Survive your roommate

Roommate Tips

By Nikki Martinez

Roommate: it’s a loaded word that can elicit a variety of emotions and memories, depending on who you ask. Some adore the roommates they’ve had. They come away from the living experience enriched and with an endless supply of fun memories. Then there are those like Virginia Commonwealth University junior Iva Radman, who works in the housing office at VCU and has heard every roommate horror story, from the serious and dramatic to the downright kooky. “Someone once called into my office and said, ’My roommate threw all my teddy bears out the window because she said they were radiating evil!’” Iva recalls with a laugh.

At least once in college you’ll have roommates who are paranoid about seemingly silly things, such as evil stuffed animals. Try to keep your cool and laugh it off. If it gets to the point where they’re being unreasonable, be the bigger person and initiate a conversation. Better to face the possibly of an awkward talk than find your stuff has gone mysteriously missing.

Sometimes you’ll have to share a space with someone completely different from you, with strange living habits. It’s crucial to approach these situations with tact. Keep in mind that first impressions stick, so it’s important not to be a jerk. “The first time I met my freshman year roommate he was naked. He was about to take a shower but had left the door partially open, and when I went inside, there he was in all his glory,” recalls Benjamin Paviour, a sophomore at Washington University in St. Louis. When you’re faced with a less than ideal situation, communicate as nicely as you can. And always lock the bathroom door.
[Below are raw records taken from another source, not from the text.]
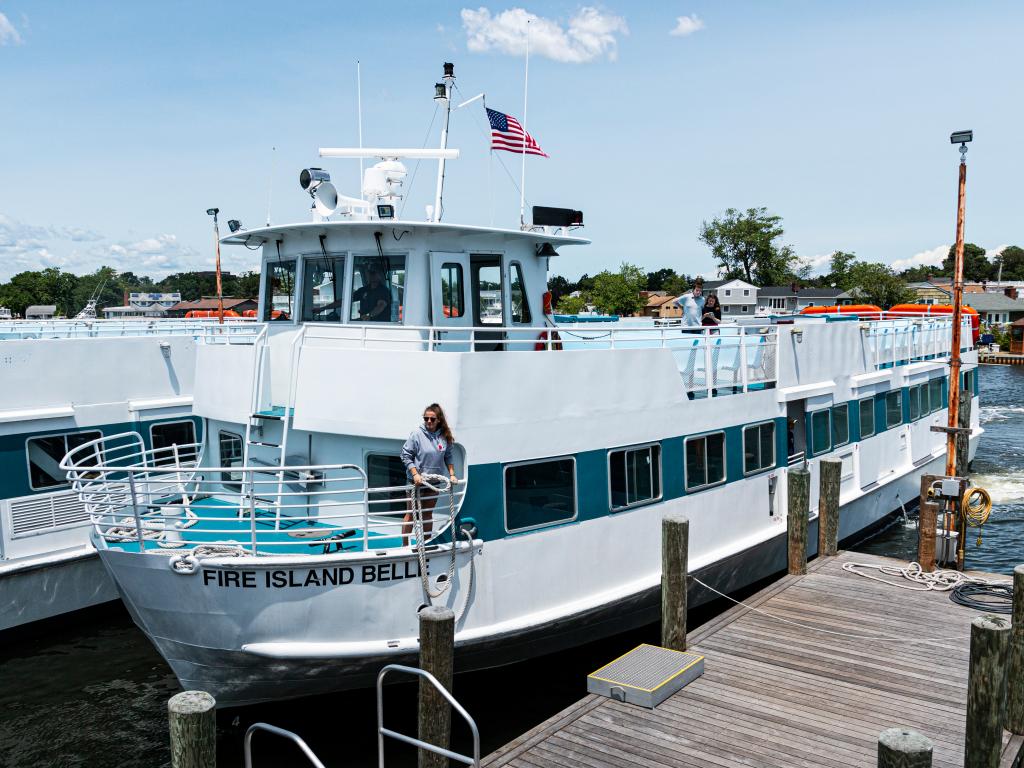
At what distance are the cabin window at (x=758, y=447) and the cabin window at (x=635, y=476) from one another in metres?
2.12

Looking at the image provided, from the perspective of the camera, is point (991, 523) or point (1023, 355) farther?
point (1023, 355)

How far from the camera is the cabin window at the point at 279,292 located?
11.0 m

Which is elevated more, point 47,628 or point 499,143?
point 499,143

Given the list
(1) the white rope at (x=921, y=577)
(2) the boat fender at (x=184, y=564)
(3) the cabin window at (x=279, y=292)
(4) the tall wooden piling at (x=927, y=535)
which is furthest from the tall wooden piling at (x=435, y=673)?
(4) the tall wooden piling at (x=927, y=535)

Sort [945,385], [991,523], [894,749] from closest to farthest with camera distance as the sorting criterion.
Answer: [894,749] < [991,523] < [945,385]

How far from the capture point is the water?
9328mm

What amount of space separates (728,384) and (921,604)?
11.8ft

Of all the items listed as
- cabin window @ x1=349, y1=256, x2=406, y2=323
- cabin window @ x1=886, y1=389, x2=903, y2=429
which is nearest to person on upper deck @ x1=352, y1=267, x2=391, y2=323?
cabin window @ x1=349, y1=256, x2=406, y2=323

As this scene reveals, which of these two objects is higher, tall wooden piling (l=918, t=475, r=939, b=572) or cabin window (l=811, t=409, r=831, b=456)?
cabin window (l=811, t=409, r=831, b=456)

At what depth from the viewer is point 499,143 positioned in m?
12.0

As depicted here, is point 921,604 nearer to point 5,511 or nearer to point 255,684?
point 255,684

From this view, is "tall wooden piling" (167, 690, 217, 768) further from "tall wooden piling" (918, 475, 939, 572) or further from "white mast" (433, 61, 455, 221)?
"tall wooden piling" (918, 475, 939, 572)

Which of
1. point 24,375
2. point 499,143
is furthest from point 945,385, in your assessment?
point 24,375

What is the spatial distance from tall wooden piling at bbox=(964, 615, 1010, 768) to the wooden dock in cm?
38
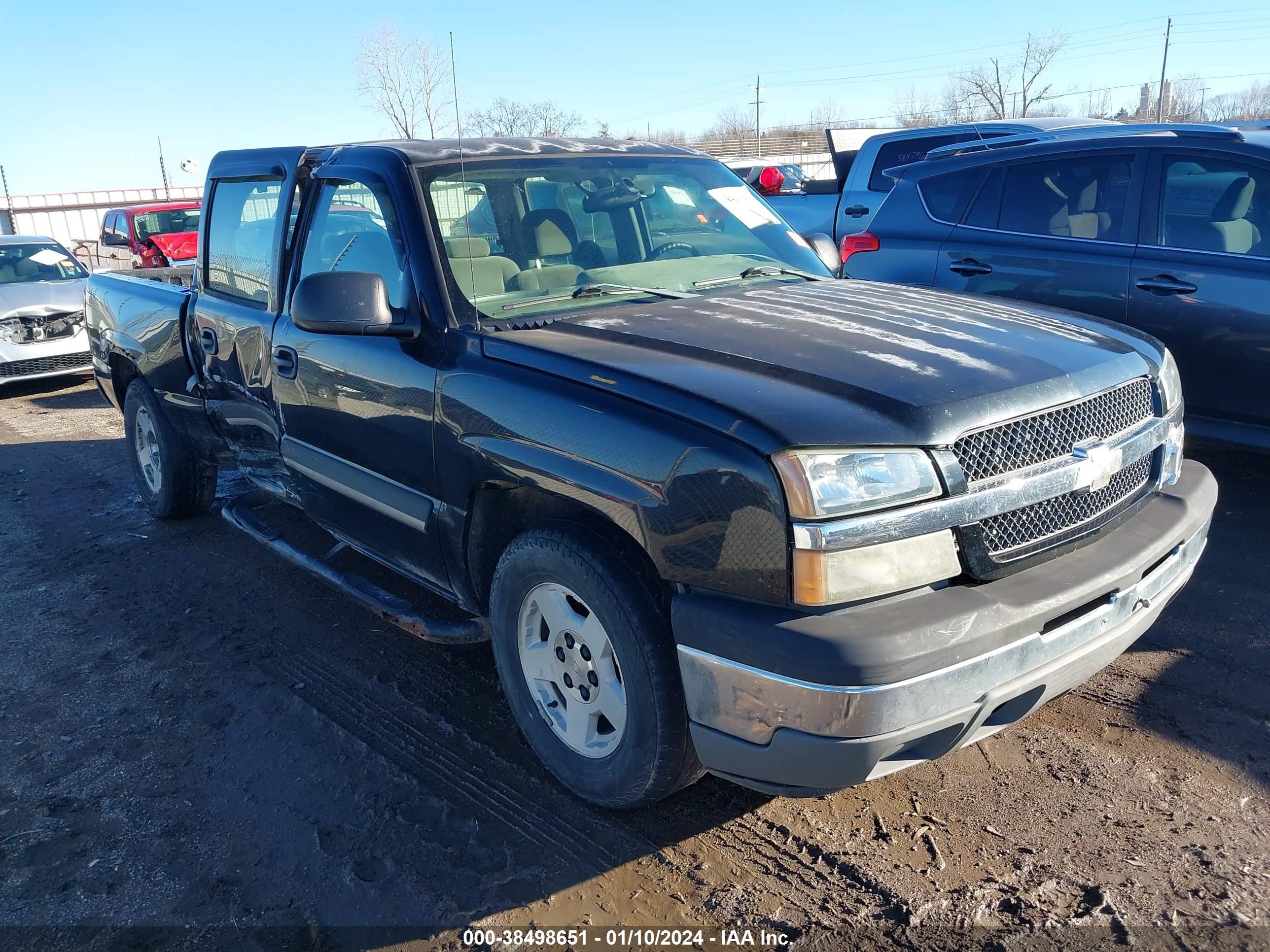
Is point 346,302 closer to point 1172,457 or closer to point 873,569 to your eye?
point 873,569

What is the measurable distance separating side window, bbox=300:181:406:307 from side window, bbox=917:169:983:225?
11.6 feet

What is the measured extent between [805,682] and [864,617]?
8.1 inches

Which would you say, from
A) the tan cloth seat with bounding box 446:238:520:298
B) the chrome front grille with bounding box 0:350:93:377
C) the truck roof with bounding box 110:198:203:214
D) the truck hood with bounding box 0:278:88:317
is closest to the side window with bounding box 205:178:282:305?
the tan cloth seat with bounding box 446:238:520:298

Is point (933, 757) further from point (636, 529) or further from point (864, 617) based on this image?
point (636, 529)

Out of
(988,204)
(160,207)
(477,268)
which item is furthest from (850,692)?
(160,207)

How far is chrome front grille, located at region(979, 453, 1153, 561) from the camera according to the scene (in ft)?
7.75

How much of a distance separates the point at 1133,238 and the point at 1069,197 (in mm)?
460

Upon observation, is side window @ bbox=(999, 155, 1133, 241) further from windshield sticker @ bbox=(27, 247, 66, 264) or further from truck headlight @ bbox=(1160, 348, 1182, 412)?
windshield sticker @ bbox=(27, 247, 66, 264)

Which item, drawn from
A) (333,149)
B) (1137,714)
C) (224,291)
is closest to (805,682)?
(1137,714)

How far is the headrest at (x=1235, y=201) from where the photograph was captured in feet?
14.9

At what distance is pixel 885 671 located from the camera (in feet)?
6.82

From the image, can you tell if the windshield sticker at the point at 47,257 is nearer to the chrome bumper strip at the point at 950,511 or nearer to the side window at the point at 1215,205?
the side window at the point at 1215,205


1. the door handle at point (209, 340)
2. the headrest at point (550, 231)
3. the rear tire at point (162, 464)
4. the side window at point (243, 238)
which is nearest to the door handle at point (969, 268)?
the headrest at point (550, 231)

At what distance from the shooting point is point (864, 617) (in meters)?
2.16
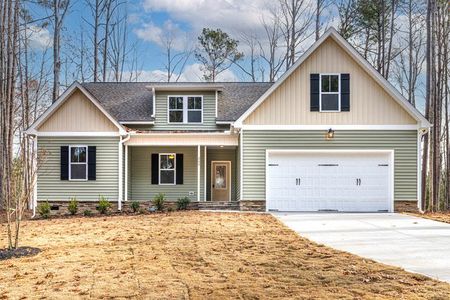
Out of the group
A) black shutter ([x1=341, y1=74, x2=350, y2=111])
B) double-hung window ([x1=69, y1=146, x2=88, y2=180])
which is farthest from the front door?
black shutter ([x1=341, y1=74, x2=350, y2=111])

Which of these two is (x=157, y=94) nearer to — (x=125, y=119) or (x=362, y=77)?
(x=125, y=119)

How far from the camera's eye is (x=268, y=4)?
110 feet

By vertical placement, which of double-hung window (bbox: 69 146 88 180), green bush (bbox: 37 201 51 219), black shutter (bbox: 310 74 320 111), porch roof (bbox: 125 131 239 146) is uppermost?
black shutter (bbox: 310 74 320 111)

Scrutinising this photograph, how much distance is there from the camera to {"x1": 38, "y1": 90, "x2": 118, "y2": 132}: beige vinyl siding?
65.3 ft

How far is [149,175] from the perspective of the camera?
2145 cm

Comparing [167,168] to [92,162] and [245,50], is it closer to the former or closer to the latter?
[92,162]

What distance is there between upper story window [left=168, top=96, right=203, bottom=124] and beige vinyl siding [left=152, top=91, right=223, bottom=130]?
0.54 ft

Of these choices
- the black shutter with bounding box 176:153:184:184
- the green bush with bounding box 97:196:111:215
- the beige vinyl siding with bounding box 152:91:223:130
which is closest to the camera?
the green bush with bounding box 97:196:111:215

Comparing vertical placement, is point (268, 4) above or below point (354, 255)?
above

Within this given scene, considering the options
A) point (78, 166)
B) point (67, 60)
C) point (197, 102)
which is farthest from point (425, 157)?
point (67, 60)

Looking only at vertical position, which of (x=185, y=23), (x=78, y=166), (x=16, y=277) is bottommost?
(x=16, y=277)

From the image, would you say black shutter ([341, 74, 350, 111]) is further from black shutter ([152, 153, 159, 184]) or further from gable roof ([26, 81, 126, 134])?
gable roof ([26, 81, 126, 134])

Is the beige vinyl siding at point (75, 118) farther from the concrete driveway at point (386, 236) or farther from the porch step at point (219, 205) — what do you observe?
the concrete driveway at point (386, 236)

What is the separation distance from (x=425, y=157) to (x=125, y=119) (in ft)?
45.3
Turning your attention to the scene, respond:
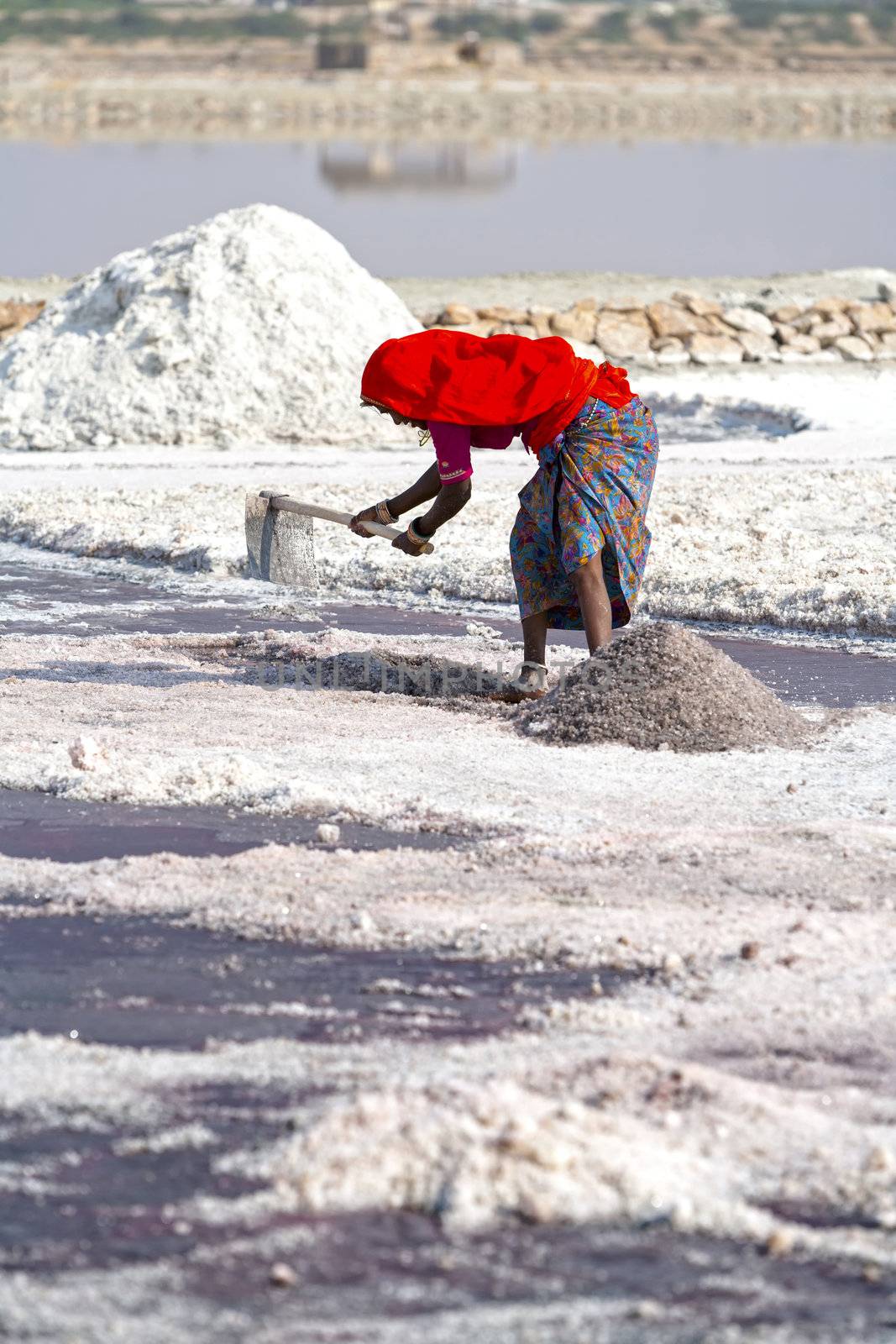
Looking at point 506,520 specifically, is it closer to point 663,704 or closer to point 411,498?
point 411,498

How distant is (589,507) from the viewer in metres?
4.51

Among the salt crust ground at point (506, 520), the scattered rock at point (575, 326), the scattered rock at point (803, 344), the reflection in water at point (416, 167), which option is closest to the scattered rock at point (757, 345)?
the scattered rock at point (803, 344)

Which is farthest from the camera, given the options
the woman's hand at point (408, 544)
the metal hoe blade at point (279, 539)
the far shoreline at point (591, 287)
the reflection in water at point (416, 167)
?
the reflection in water at point (416, 167)

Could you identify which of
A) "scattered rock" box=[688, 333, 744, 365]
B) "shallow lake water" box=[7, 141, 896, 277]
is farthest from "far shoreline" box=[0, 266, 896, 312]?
"shallow lake water" box=[7, 141, 896, 277]

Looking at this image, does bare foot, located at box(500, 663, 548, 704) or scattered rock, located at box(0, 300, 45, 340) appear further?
scattered rock, located at box(0, 300, 45, 340)

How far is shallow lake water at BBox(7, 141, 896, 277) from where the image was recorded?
22219 millimetres

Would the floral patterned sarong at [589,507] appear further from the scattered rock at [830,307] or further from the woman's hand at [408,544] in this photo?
the scattered rock at [830,307]

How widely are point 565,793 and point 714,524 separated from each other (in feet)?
10.9

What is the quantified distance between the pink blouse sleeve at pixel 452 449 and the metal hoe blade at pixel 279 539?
4.11 feet

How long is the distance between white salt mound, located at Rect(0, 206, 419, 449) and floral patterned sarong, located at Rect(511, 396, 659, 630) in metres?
5.43

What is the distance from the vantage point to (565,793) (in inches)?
157

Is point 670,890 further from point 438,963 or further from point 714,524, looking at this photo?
point 714,524

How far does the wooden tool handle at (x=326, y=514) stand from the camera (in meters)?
4.75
From a distance, tales of roommate quirks can be funny. But if you’re the one on the short end of the stick, these living situations can be a constant headache. While there’s no fail-safe way to ensure smooth sailing ahead, here are some more tips to make living with another person as stress-free as possible:

Most of the time roommate issues can be resolved by just telling the other person what’s on your mind. It’s a simple solution yet many worry about hurting the other person’s feelings or they just do not want to confront them. As a consequence problems are swept under the rug, without any satisfactory resolution. Instead of just saying, “It really bothers me when you play loud music in the morning,” people avoid the possibly awkward few seconds and endure it. What often results is resentment and a pattern of passive-aggressive behavior that doesn’t make anyone happy. If something truly irks you, speak up.

On the other hand, be aware that what may be a glaring problem or annoyance to you may not be so for your roommate. In any living situation it is best to be honest but also tactful and sensitive. Are you starting to detect a stench from the never-washed sheets on the other side of the room?  Next time you’re throwing your linens in the wash, invite your roomie to come along. If he or she still doesn’t bite, saying something seemingly lighthearted like, “I’ve heard clean sheets make you sleep better,” may clue them in to your concerns. 

Close living quarters mean lots of shared space. There’s no need to duct-tape off halves, but it might not be a bad idea to loosely designate which shelves belong to whom, whose towel rack is whose, etc. to avoid any misunderstandings or feeling of overstepped boundaries. Chances are these lines will become blurred, in which case, remain flexible. The part of the fun and challenge of living with others is stepping outside of your comfort zone.

College is unique in that it’s one of the few times in your life you’ll be able to live with many different people in a short amount of time. Unfortunately this can also mean being faced with horrible roommates where surviving can be a feat in itself. However bad the situation can get, keep in mind: it’s only temporary.